In C# I thought I would get a massive array of bytes that I could mess with, instead I got what really looked like a stream. I might as well have just opened the file R/W via File IO and worked on it.

Today was a day to want my pointers back :-p

Why software engineers are bad for electronics

Since I’m responsible for the hardware side of CASL I thought I’d share this article from Rugged Circuits about how easy it can be to kill one of the Arduino boards we use for happy prototyping. As we say about each other, we each know enough of the others expertise to be dangerous!
This is why I try to make sure our designs can withstand software engineers, after that users should be the easy ones…

10 Ways to Destroy an Arduino


CASL has been working on Atmel AVR programming using the excellent Arduino rapid prototype platform.

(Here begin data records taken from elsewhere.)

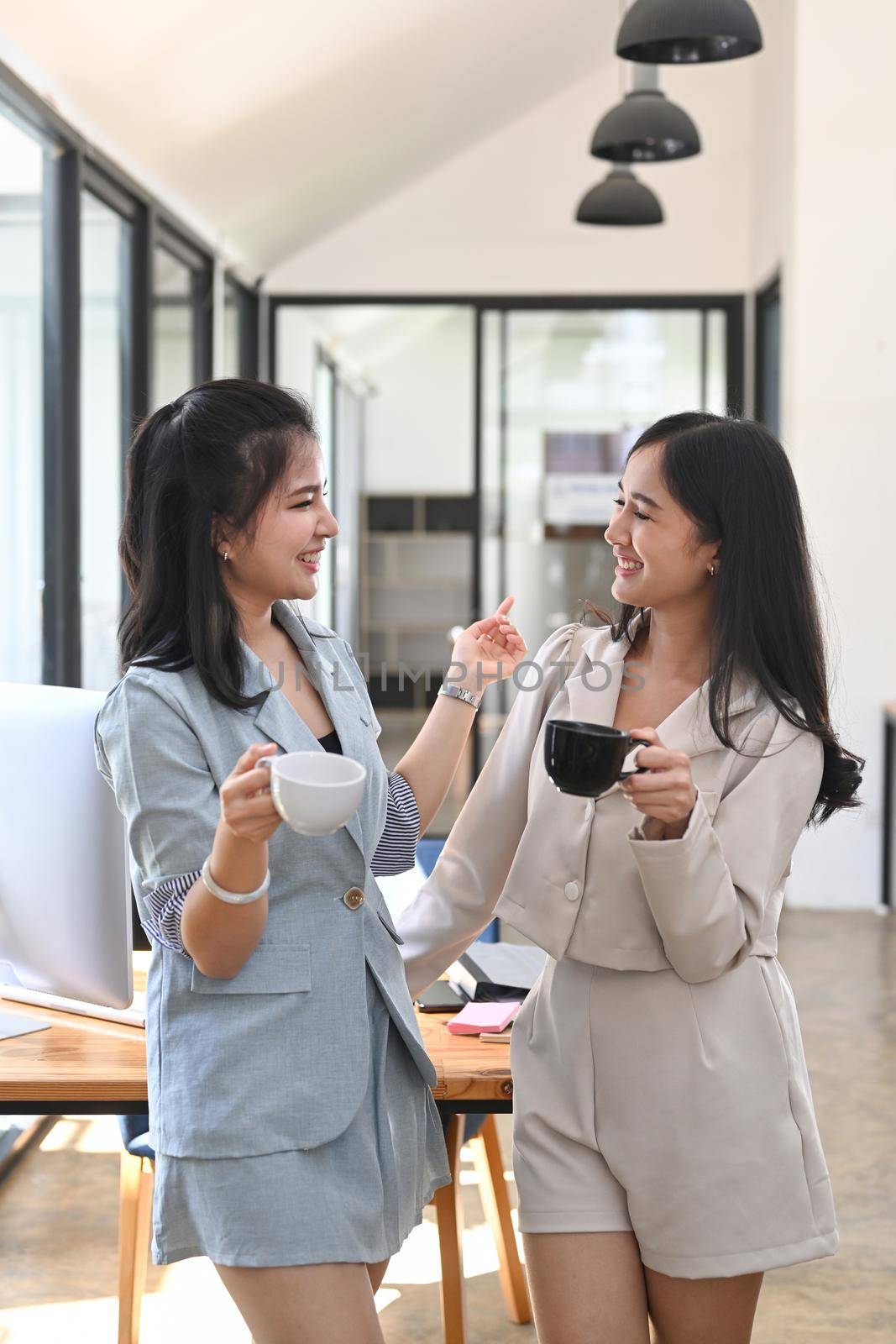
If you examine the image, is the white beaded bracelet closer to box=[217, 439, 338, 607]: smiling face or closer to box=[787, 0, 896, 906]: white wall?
box=[217, 439, 338, 607]: smiling face

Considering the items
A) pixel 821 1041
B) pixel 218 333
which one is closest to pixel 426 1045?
pixel 821 1041

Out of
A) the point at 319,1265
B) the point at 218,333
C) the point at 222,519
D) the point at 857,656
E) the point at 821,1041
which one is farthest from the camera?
the point at 218,333

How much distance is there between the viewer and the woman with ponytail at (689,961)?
1.51m

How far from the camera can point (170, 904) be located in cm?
140

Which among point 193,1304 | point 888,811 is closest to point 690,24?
point 193,1304

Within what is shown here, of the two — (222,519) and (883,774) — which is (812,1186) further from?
(883,774)

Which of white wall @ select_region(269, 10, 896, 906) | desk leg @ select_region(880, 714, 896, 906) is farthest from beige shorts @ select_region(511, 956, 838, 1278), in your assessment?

Conveniently we’ve been using www.freetronics.com supplied boards as we could source them at Jaycar, just a few minutes drive away.

My own previous experience has been some PIC solutions,and a bit of FPGA work (I’ve also got some really old stuff like 6800 and MCS48…) , so this was interesting trying out another processer architecture and the provided development environment, the Arduino IDE.

I liked the boards, I liked the prevalance of libraries but hated the IDE… I’m coming from a Visual Studio background or Emacs, so I’m used to actually seeing my errors and having some extra control.

It wasn’t long until I had Visual Micro Arduino installed in VS2010, but even that wasn’t great (good plugin, but still using the FDH toolchain of the IDE). So I downloaded AVR Studio.

Now, we were talking I was seeing warnings, errors and lots of new stuff. I’ve spent a bit of time now configuring up templates for Arduino development, cleaned up the libraries and made new additions to the core (fancy subsrcribing to Pin Change Interrupts? How about multiple subscribers to Interrupt handlers?).

I should be going back and doing a QA on the code, when that’s done CASL will release an AVR Studio template for Arduino boards and also look to push the architecture changes back into the mainline of the Arduino sources.

Hello world!

We’ve set up a blog here on the website so that we add in more dynamic technical articles, hopefully we should be sharing information on bits of technology we have been working on and what we are thinking about.

We’ve used wordpress, since that was offered easily with our hosting, and hopefully it is the content, not the meidum (and perhaps even some of the presentation) that is important.

We look forward to sharing some of our work with you!